◆ Excerto do texto
Na Ilíada há figuras absolutamente marcantes, heróis valentes que se batem para obter nome e glória mas também despojos. Atente-se aos heróis do lado grego: desde logo temos Aquiles, o herói que inicialmente se zanga com o chefe da expedição (por se considerar desconsiderado) e até ao canto XIX (dos 24 existente) renuncia ao combate (só retoma o combate para vingar, com uma fúria sanguinária, a morte do seu amado companheiro Pátroclo); depois, os irmãos Agamémnon e Menelau (este último marido da raptada Helena); também figuram os valorosos dois Ajax (os Ajantes), o ardiloso Ulisses e - talvez um dos meu prediletos - Diomedes, de tal forma destemido que chega a enfrentar um deus! Do lado troiano destaca-se Heitor (herói admirável, ainda que muito do seu arrojo resulte de ajuda divina) e, ainda que com menos proeminência, Eneias; Páris, quando aparece, é retratado como um ser frívolo e não exatamente valente... Participantes na ação narrada são, por fim, os vários deuses (uns favoráveis aos gregos, outros aos troianos), que chegam a intervir diretamente nos combates - afastando armas (e assim a morte), incutindo coragem, iludindo e defraudando, etc.

◆ Dados de origem

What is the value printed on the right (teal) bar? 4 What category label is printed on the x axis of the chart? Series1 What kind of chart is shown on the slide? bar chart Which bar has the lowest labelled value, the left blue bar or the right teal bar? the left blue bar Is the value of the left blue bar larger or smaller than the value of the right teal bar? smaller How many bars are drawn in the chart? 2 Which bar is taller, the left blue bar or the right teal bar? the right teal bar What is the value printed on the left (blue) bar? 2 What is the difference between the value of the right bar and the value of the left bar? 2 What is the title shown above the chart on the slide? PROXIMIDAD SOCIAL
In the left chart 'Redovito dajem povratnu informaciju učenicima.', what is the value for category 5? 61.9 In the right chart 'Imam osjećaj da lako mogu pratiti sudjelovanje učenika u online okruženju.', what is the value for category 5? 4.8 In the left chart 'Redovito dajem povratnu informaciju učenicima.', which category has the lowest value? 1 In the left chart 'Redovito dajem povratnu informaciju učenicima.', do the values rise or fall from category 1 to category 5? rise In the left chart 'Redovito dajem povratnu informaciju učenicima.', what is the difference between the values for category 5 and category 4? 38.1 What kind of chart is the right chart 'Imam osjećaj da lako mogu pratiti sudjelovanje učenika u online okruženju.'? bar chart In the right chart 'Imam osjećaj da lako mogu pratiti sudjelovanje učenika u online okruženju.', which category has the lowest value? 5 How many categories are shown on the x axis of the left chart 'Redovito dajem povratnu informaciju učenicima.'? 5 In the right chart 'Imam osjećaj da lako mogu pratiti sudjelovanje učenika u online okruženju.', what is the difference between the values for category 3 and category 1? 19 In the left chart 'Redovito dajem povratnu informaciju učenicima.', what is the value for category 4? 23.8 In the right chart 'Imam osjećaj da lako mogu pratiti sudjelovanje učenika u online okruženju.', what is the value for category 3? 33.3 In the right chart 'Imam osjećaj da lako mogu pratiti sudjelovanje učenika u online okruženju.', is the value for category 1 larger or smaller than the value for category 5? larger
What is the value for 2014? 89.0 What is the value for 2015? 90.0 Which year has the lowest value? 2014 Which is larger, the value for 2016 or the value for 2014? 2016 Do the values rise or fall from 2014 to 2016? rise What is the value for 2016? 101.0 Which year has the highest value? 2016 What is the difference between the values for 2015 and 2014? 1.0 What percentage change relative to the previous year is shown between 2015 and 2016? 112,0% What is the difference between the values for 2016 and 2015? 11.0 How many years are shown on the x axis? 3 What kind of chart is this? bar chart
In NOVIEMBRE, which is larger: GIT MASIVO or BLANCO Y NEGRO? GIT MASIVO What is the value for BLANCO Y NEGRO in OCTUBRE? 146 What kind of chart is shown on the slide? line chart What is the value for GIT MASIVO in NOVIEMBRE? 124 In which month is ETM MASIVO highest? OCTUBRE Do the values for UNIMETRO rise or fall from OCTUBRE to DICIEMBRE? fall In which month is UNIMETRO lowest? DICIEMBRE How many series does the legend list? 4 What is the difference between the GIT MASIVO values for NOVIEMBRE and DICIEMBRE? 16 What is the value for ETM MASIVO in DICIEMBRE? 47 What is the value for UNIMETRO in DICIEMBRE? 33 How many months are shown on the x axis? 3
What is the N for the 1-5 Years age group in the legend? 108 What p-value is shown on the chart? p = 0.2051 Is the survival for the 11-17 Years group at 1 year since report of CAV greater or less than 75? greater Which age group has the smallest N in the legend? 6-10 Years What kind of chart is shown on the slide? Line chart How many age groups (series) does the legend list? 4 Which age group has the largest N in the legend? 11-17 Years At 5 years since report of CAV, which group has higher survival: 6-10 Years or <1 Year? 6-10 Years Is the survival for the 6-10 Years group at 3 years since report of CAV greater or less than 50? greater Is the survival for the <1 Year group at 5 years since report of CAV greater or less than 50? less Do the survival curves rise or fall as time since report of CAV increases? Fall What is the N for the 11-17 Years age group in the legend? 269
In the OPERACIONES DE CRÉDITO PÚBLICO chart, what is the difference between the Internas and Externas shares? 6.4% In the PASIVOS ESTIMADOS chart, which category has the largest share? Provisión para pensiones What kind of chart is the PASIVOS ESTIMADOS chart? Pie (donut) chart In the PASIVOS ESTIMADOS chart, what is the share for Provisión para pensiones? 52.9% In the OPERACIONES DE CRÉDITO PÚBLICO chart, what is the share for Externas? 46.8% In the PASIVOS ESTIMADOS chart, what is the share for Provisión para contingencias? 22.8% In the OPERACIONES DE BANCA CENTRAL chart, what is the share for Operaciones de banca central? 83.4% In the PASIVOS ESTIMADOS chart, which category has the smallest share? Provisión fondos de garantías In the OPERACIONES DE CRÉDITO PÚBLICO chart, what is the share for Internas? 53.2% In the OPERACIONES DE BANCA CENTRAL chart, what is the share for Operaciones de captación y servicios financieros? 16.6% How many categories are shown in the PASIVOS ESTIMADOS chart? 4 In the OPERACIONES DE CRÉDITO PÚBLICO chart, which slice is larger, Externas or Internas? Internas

◆ Instruções da tarefa
Continua o texto sobre as figuras da Ilíada a partir da última frase apresentada. Os dados não têm qualquer papel neste exercício.

◆ Resposta
Ao longo deste épico relato, as descrições bélicas são bastante vívidas e emocionantes, mas também bastante violentas. Eis dois ou três exemplos retirados (sem grande esforço de seleção) do vigésimo canto: «(...) e todo o crânio se partiu em dois» (v. 386); «(...) penetrou a ponta [da lança] e estilhaçou o osso. Os miolos por dentro / ficaram todos borrifados» (vv. 399-400); «(...) e ao tombar segurava os intestinos nas mãos» (v. 418). Cabeças decepadas, corpos desmembrados, escalpes arrancados, olhos que saltam para fora das órbitas, sangue e ossos partidos vão-se sucedendo nas cenas de luta; de acordo com o que nos informa Frederico Lourenço na sua introdução à obra, morrem ou são feridos apenas cerca de 230 personagens liderantes - mas ficam subentendidas as mortes (muito mais numerosas) de anónimos soldados. Memoráveis são também alguns momentos de intensa emotividade e humanidade, tais como a despedida de Heitor da sua esposa e filho - que, quando o herói o tenta abraçar, se assusta com o seu aspeto agressivamente bélico; a dor (e furiosa vontade de vingança) de Aquiles pela morte de Pátroclo; ou, no final do relato, da desumanidade de Aquiles (no modo como profana o cadáver de Heitor).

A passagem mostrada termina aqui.